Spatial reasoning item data
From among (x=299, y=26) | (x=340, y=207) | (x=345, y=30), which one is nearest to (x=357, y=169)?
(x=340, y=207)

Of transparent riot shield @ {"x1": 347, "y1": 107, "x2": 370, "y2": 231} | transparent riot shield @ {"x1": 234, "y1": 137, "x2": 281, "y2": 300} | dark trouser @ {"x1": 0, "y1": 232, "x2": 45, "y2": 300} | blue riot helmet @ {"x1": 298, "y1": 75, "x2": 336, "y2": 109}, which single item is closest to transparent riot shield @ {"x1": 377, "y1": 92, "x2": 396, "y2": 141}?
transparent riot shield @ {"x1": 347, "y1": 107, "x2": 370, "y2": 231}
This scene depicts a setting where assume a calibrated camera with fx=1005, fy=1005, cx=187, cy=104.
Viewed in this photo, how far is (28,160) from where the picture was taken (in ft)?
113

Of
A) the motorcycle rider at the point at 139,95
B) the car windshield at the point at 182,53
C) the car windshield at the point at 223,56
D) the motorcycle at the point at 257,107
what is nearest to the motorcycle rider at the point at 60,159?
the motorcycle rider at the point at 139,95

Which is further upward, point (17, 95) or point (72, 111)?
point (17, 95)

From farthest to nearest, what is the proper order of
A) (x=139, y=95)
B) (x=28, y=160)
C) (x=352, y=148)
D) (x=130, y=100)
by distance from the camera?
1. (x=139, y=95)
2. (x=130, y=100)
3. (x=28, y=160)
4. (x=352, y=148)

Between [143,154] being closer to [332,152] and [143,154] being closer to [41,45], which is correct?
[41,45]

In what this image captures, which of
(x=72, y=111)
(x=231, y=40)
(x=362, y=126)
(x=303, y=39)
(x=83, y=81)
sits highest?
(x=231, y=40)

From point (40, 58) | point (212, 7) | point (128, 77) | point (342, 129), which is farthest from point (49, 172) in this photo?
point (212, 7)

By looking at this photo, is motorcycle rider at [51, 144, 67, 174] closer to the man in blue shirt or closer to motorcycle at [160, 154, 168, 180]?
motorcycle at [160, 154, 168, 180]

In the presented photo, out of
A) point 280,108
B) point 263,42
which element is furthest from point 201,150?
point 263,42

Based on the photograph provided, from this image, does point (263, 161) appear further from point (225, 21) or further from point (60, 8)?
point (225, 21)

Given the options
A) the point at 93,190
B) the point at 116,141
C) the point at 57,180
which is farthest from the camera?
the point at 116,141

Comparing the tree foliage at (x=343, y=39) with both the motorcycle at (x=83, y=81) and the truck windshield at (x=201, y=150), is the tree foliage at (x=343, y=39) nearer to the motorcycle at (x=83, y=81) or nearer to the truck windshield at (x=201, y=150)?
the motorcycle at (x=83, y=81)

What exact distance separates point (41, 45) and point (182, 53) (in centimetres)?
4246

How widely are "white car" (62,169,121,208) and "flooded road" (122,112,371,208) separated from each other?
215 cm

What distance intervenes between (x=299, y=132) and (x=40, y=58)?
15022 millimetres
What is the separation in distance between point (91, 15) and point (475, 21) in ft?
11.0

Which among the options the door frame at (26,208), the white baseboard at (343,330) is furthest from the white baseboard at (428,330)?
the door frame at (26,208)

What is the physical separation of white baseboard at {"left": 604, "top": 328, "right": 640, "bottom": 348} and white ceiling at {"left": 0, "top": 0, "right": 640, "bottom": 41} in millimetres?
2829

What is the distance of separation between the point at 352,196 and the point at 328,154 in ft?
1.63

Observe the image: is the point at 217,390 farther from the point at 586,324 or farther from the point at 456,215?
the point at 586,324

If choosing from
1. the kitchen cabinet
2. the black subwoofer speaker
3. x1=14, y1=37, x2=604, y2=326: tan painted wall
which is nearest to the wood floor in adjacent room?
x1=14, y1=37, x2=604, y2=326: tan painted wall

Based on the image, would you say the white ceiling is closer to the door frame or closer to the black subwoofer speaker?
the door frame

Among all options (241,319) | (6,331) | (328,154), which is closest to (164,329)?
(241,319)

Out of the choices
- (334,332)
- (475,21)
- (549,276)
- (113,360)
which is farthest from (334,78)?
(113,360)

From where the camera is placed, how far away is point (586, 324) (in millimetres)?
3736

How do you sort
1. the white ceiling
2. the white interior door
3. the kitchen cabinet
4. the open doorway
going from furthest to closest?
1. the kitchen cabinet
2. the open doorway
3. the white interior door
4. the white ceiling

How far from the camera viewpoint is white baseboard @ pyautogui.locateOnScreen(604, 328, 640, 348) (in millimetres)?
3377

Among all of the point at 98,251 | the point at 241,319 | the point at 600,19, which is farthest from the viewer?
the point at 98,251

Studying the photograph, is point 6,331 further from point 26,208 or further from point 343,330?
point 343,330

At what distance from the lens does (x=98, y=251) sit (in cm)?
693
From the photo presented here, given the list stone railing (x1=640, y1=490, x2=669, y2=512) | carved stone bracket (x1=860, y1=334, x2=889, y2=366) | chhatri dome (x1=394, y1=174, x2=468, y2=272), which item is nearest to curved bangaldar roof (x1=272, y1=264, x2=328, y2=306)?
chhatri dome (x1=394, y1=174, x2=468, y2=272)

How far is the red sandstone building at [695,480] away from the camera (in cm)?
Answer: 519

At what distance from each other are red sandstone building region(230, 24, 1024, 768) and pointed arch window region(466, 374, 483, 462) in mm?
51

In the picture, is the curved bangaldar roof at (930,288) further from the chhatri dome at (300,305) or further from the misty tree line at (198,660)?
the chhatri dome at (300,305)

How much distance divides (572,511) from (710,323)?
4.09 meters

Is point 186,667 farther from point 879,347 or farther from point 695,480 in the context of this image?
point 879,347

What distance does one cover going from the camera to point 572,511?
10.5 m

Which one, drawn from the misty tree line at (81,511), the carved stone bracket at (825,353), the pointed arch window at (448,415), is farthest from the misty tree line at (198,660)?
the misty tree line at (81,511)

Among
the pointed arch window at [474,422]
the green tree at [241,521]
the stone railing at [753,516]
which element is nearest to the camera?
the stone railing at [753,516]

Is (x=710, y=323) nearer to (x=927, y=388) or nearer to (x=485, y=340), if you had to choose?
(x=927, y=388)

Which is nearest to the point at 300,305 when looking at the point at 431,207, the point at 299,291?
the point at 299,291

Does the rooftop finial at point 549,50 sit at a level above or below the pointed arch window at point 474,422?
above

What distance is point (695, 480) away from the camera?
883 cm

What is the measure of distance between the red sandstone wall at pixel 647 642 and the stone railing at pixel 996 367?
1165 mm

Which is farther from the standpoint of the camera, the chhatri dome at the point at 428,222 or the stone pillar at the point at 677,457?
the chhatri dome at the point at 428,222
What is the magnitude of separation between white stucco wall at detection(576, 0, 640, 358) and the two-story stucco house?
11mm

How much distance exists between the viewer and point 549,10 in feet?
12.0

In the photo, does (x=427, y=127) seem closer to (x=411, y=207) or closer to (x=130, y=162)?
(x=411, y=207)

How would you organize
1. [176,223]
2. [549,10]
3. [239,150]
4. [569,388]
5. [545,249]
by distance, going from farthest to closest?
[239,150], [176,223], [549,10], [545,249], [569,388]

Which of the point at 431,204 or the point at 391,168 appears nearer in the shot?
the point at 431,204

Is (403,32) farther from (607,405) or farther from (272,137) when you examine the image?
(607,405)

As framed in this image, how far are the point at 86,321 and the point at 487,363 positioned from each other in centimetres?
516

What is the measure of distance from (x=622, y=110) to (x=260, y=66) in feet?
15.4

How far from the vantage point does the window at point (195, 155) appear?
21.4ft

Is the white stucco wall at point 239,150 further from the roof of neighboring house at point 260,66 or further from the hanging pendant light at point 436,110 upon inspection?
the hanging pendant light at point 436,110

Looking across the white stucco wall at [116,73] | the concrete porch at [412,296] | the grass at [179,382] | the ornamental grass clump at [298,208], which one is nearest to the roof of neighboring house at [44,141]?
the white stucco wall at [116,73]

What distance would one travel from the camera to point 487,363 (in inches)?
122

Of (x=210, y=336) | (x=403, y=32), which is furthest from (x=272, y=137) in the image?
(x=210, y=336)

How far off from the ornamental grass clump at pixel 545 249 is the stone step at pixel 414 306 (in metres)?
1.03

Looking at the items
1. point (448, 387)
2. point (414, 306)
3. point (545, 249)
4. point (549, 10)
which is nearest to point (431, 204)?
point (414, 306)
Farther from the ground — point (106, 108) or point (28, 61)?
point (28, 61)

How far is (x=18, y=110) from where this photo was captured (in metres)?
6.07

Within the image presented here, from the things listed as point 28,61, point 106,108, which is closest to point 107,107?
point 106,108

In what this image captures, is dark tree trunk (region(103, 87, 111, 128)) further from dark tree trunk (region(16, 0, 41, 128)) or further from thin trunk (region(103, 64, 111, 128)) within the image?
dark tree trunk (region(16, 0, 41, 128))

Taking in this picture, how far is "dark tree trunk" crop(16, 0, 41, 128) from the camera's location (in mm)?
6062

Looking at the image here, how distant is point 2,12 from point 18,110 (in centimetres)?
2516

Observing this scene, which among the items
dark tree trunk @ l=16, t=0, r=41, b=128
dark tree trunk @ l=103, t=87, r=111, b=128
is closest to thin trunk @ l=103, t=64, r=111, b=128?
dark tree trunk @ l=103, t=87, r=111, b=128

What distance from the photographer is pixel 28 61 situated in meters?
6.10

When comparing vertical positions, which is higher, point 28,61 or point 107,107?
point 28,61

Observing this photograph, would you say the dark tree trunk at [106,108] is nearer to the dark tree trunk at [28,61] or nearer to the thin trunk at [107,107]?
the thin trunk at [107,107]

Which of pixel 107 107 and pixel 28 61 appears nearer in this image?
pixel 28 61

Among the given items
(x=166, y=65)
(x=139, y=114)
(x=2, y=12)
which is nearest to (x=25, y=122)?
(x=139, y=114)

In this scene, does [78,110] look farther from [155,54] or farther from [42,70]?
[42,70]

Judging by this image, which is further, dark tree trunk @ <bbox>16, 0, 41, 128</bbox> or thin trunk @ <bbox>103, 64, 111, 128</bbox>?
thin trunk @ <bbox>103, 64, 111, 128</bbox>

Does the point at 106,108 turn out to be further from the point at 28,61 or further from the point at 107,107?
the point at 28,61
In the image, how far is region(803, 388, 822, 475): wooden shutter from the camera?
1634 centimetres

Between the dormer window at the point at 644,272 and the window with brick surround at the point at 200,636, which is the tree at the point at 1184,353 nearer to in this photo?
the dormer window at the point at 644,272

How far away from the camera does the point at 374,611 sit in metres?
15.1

What is needed:
Rewrite the part that opens with the line containing "How far away from" and runs through the end of the items, swapping "camera" for "viewer" and leaving everything else unchanged.

Worked solution:
How far away from the viewer does the point at 374,611 sit in metres?
15.1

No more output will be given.